I wrote the code below and I want Print out the words in the first 10 sentences, and i want to remove all words that are not nouns, verbs, adjectives, adverbs, or proper names.but I dont know how? can anyone help me?
! pip install wget
import wget
url = 'https://raw.githubusercontent.com/dirkhovy/NLPclass/master/data/moby_dick.txt'
wget.download(url, 'moby_dick.txt')
documents = [line.strip() for line in open('moby_dick.txt', encoding='utf8').readlines()]
import spacy
nlp = spacy.load('en')
tokens = [[token.text for token in nlp(sentence)] for sentence in documents[:200]]
pos = [[token.pos_ for token in nlp(sentence)] for sentence in documents[:100]]
pos
All you need is to know which POS symbols are used to represent these entities. Here is the list from Spacy documentation. This code will help you with this requirement:
import spacy
nlp = spacy.load('en_core_web_sm') #you can use other methods
# excluded tags
excluded_tags = {"NOUN", "VERB", "ADJ", "ADV", "ADP", "PROPN"}
document = [line.strip() for line in open('moby_dick.txt', encoding='utf8').readlines()]

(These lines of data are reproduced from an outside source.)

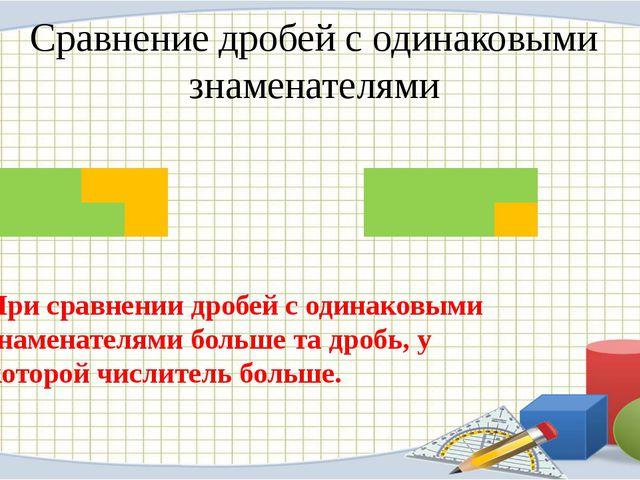 Сравнение дробей с одинаковыми знаменателями При сравнении дробей с одинаковы...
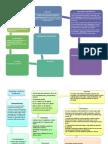 Congestive Heart Failure and Pulmonary Edema Concept Map ...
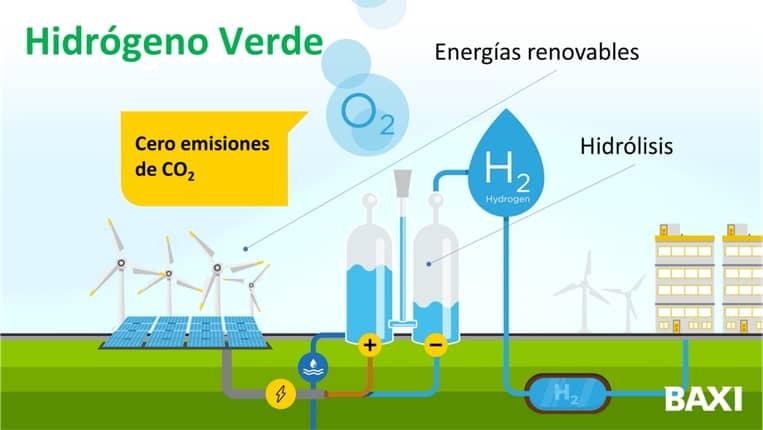 Hidrogeno verde BAXI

sentences = document[:10] #first 10 sentences
new_sentences = []
for sentence in sentences:
new_sentence = []
for token in nlp(sentence):
if token.pos_ not in excluded_tags:
new_sentence.append(token.text)
new_sentences.append(" ".join(new_sentence))
Now, new_sentences
have the same sentences like before but without any Nouns, verbs, ... etc. You can make sure of that by iterating over sentences
and new_sentences
to see the different:
for old_sen, new_sen in zip(sentences, new_sentences):
print("Before:", old_sen)
print("After:", new_sen)
print()
Before: Loomings .
After: .
Before: Call me Ishmael .
After: me .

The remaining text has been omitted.